Monday, April 10, 2006

Stubborn Through Life

On a trip to Cape Cod, I decided I no longer wanted to nurse. My mother, having read a dozen "Raising a Child" books, knew that it was too early for me to quit nursing. But I didn't want to nurse anymore. I began to bite her every time she tried to feed me. Confused, she tried to give me a bottle, but I declined with great resistance. Only a cup would do, and so at 10 1/2 months old, I drank out of a cup.


During the early years of my life, this behavior continued.



My parents were worried that I would never potty train. I didn't cry when my diaper was wet or dirty, even if I was knee-deep in my own waste. Imagine their surprise on a 3-hour family road trip to New Orleans when I announced that I no longer wanted to wear a diaper. My mother, thinking of those childrearing books again and the nice leather interior of her car, suggested that I might want to make this decision once we were closely nearby a restroom. Luckily, my Bubby was in the car with us, and told my mother to let me do as I pleased. We pulled over and bought my first pair of panties. I had one accident while sleeping several nights later, but other than that, I was fully potty trained at 26 months old.

I was sent to a speech therapist in Kindergarten for saying my "S" like "Th." I sucked two fingers while holding my blanket, Nanny. Picture holding bowling ball. Middle finger up in the air. Strange, I know. The speech therapist showed me a picture of an old lady with her tongue sticking out. She'd said that's what I would look like if I didn't give up the habit. I gave my mom my blanket and stopped sucking my fingers that night. Vanity, my deadly sin.

As I grew up, the stubborness became a more repressed personality trait. Only when challenged did I jump at the chance to prove myself.

In 8th grade, I decided I wanted to act. My dad told me, as politely as possible, that I didn't have a very good singing voice. I knew this to be true. I'm vain, but not completely vacant of self-awareness. Regardless, I insisted on trying out for Annie at a local professional theater in Mobile. I made it into the chorus. While acting turned out to be something I didn't particularly love, I was in at least one musical from 8th grade until I graduated high school, and my singing voice still sucks.
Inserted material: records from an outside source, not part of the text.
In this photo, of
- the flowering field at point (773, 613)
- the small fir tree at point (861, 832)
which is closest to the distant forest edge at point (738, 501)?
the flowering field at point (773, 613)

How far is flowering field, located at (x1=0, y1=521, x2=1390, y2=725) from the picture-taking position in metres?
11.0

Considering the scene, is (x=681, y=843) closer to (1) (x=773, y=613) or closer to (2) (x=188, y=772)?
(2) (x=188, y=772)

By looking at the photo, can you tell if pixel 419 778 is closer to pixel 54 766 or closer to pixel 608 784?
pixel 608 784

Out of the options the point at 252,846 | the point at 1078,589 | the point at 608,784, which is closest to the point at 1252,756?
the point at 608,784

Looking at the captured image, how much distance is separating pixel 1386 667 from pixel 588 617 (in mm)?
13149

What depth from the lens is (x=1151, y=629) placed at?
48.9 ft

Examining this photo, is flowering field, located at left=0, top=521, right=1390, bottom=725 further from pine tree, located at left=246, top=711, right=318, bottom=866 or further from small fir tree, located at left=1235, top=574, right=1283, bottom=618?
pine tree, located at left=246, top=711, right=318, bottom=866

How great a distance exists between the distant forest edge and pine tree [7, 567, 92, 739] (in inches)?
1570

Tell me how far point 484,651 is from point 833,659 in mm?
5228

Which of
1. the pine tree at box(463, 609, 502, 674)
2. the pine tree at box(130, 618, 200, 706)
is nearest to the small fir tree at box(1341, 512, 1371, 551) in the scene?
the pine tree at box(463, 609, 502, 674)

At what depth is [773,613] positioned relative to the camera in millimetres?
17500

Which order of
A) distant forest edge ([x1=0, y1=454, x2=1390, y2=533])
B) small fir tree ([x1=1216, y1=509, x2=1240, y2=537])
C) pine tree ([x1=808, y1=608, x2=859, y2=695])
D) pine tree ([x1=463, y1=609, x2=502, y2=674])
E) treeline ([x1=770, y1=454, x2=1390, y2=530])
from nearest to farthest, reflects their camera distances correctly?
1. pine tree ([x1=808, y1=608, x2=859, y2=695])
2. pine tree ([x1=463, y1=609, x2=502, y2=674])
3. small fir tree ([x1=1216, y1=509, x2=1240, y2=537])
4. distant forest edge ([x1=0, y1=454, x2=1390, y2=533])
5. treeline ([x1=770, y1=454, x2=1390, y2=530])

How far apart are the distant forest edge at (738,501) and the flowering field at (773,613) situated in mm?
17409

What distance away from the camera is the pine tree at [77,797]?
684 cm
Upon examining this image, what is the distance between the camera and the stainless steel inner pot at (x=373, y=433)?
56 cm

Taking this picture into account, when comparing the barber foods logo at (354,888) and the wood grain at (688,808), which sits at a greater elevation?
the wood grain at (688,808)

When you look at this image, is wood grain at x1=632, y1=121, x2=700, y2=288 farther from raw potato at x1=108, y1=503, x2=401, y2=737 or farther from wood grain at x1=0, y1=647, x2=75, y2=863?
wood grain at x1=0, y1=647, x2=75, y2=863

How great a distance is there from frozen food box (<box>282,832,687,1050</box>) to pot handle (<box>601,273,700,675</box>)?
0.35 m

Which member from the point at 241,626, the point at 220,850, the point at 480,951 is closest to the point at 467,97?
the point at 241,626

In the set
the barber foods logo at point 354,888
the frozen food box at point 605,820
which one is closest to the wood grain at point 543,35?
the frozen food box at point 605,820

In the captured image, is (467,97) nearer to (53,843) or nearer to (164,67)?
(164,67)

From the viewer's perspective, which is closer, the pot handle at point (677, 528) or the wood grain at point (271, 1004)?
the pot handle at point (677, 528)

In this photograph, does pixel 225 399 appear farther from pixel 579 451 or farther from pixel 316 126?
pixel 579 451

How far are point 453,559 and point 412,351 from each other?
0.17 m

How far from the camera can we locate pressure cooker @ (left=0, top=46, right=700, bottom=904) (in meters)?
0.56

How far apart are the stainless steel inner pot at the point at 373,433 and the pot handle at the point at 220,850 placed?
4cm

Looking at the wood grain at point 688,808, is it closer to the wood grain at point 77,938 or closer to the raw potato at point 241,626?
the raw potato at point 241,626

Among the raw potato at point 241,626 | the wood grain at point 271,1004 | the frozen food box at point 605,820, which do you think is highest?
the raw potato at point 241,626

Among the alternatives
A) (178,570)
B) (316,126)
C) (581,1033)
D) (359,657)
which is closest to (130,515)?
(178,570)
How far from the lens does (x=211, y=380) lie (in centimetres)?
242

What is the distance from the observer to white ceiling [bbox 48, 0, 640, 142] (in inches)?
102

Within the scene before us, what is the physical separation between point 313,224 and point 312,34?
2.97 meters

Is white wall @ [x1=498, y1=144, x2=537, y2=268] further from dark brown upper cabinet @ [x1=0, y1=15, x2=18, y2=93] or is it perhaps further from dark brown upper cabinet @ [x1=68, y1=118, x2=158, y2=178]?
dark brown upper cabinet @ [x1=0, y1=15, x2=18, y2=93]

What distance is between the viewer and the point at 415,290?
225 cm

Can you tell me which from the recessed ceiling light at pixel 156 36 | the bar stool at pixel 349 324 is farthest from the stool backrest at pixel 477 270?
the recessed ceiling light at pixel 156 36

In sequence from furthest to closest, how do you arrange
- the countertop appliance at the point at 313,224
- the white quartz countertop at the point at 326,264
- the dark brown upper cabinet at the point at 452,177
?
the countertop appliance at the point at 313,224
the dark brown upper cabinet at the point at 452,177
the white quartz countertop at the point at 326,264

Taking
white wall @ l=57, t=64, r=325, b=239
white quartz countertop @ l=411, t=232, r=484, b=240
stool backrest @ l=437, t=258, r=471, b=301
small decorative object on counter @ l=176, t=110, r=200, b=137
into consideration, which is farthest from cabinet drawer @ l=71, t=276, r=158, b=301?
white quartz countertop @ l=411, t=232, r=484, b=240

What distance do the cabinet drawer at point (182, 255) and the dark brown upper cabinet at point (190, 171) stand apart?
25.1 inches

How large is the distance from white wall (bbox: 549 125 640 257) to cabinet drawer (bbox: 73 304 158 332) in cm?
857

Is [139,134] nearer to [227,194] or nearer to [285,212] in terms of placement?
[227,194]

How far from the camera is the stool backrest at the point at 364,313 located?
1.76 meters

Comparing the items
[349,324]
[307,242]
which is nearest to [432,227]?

My dad loves that story.

Lately, I've become much more driven to get what I want.

At 24, the television show for which I'd been working the past 2 years went on hiatus. I went home to Alabama to plan my next move. I decided I wanted to work at a magazine. More specifically, I decided that only one of two major magazine publishing companies would work. My dad thought I was insane and insisted on my studying for the GMAT so that I could get an MBA. I e-mailed every person I knew asking them to forward on my resume to anyone they thought might have a connection to one of these employers. Sure enough, a friend of a friend of a friend knew someone. I went up for an interview on a Monday and began working at the magazine the following Thursday. That's pretty much the story with DC too. Decided I wanted to move here so I did.

Needless to say, for my friends who doubt my resolve to quit smoking for good…? If history tells you anything, I'm stubborn and determined this time around. Plus, the IV from the ER left these horrid bruises all over my arm. Tacky. I look like a heroine addict. Even if the resolve fades, could you ever imagine me being okay with such blemishes?